Moving to the UK from the UAE when I was 18 meant that I was offered a whole new cornucopia of instant noodles to choose from. Super Noodles and Pot Noodle dominated the shelves in England and, though I’ll admit to having a few rogue Chicken and Mushrooms in my time, they never tasted as good as Maggi and didn’t satisfy me in quite the same way. A discovery I did make at university, though, was Indomie.
Those brittle bricks of Indomie Mi Goreng got me through more break-ups, breakdowns, and breakfasts than I care to recount and hearing the news that the flavour’s creator, Nunuk Nuraini, passed away in January of this year was a real punch to the gut. I’d never met Nuraini personally but, in a roundabout fashion, I’d been fed by her countless times. I’d go as far as to say that the only woman who’s provided me with more sustenance over the years is my own mother. For that, I’m eternally grateful to both Nuraini and Indomie. And I’m far from the only person that feels that way.
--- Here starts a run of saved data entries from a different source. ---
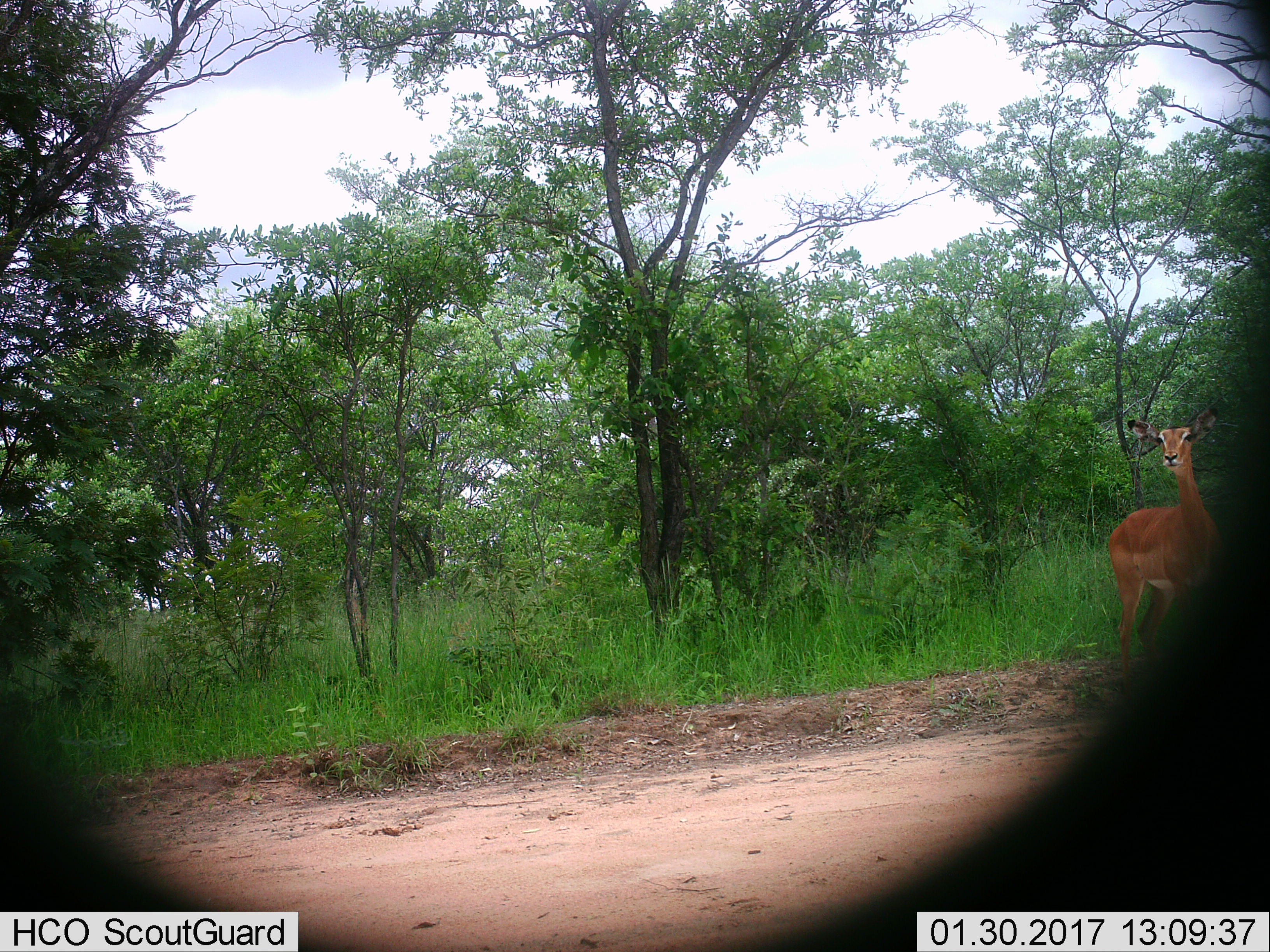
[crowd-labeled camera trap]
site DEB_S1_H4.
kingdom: Animalia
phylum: Chordata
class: Mammalia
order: Artiodactyla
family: Bovidae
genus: Aepyceros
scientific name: Aepyceros melampus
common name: impala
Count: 1.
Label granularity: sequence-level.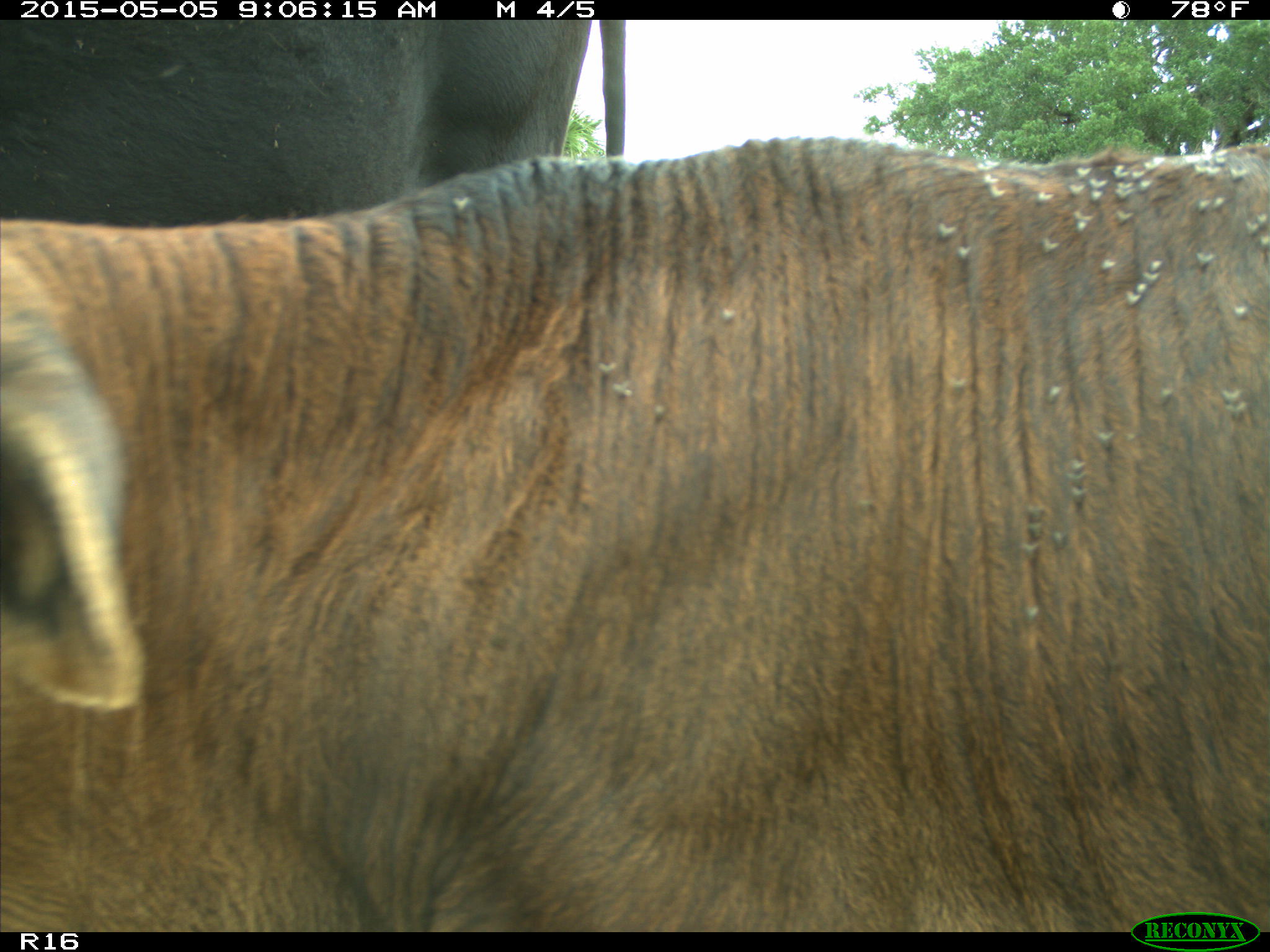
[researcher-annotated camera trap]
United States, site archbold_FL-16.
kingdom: Animalia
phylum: Chordata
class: Mammalia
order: Artiodactyla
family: Bovidae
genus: Bos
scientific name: Bos taurus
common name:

Shuko Oda, whose London-based udon outfit Koya has been shipping nationwide noodle kits since February, is also a fan. Although Oda didn’t eat a huge amount of ramen growing up, her mother used to fry up Yakisoba noodles for weekend lunches on a regular basis. It was Oda’s first-hand experience of Japanese noodle culture growing up that inspired the creation of Koya Mail – a refreshingly minimalist meal kit concept that contains nothing but a generous portion of handmade udon noodles and a bag of fish dashi.